If you’ve experienced infidelity or betrayal, the pain endured by both of you can feel insurmountable.

Restoring commitment in its most fundamental sense can feel nearly impossible for you.

Yet, with attention, intention, effort, and patience, I’ve seen couples move from near divorce to complete healing.

Couples may seek therapy at different stages of this journey.

 

Here are some examples of when partners contact us:

  • One partner suspects the other is cheating. Rather than sit alone with his concerns, he’ll use therapy as a means to explore what to do and how to handle it.
  • One partner is on the brink of having an affair or actively having one. She’ll use therapy to try to gain clarity about her conflicted feelings.
  • A betrayed partner discovers an affair and experiences a crisis of emotions. Feeling total devastation and loss, she’ll immediately seek out couple’s therapy for guidance.
  • A betrayed partner cannot get past a previous affair discovery. It may be years later and the couple struggles to move on. They may schedule for themselves to see how they can “get past” what happened.
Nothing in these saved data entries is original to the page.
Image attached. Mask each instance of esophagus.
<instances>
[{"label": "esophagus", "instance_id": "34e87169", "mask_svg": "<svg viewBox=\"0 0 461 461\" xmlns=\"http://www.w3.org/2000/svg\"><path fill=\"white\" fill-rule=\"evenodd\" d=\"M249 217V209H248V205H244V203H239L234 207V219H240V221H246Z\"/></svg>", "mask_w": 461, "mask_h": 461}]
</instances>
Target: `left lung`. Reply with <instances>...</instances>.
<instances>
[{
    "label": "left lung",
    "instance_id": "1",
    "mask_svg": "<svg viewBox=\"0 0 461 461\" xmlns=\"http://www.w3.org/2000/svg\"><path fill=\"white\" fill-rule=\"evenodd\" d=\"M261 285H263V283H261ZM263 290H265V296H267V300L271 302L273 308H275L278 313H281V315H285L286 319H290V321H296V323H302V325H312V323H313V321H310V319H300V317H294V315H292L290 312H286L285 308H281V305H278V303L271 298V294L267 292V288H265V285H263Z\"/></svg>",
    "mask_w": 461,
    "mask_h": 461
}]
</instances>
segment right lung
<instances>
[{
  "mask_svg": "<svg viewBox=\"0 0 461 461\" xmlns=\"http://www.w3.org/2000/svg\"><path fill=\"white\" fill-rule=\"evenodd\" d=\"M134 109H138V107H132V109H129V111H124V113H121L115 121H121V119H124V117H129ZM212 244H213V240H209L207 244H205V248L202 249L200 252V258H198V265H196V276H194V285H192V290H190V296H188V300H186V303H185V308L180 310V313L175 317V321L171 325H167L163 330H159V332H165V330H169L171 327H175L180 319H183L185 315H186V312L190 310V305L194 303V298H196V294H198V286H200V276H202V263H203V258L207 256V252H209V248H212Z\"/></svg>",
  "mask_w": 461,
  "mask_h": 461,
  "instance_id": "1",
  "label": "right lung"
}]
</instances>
Transparency, Accountability and Time

Initially, it will be important for couples to practice transparency and accountability.

If you are the betrayed partner, you hold a whirlwind of emotions that must be expressed.

Critical to healing, you’ll need to express your anxiety, anger, fear, disappointment, shock and overall devastation.

It’s natural for you to ask questions about the affair, remain suspicious for a period of time, and to question everything.

If you are the involved partner, you must hold yourself accountable for the decision to step outside the relationship, even if you feel justified in doing so.

You may have your own separate emotional experience that can also include fear, sadness, desperation, relief and concern.

It’s natural for you to avoid answering questions but you cannot avoid all questions.

Most importantly, you’ll both need to value time.

Time will help you move out of a crisis state, develop insight into your relationship and possibly envision a future together.

“Time helps couples move out of a crisis state, develop insight into their relationship and envision a future together”

Is it Possible to Experience Intimacy During a Crisis?

In therapy, as couples move through these phases, they learn how to practice the behaviors associated with “loving” while healing from an affair.

Amongst the many skills learned, couples practice communication, empathy, vulnerability, transparency, care for the welfare of the other, honesty, trust-building, and forgiveness.

Learning these skills isn’t a guarantee that you will stay together.

For some couples, the best decision, while difficult, is separation.

Before you move into those big decisions alone, please consider seeking therapy.

Therapy provides a space for couples to explore the healthiest way for them to heal.

Therapy shows couples how to practice “loving”, whether they choose to stay together or to separate.

 

 

Research tells us that couples will wait five years before they seek out relationship help.

 

The Silent Divide

For many affair couples, they unknowingly experienced a silent divide, a slow and steady series of actions and inactions that laid the groundwork for the affair(s) to occur. 

Remember, commitment isn’t a one-time act. It’s a series of behaviors that nurture your relationship over its lifespan.

This happens on the days when life feels ordinary, mundane and fine, as well as when you struggle to be in each other’s company.

With so many tools/resources at your disposal, from articles and books, podcasts and courses, and/or therapy, it’s easier than ever to stay attuned, connect and practice loving every day.

What resources do you use to practice “loving”, consistently, even when your relationship feels hard?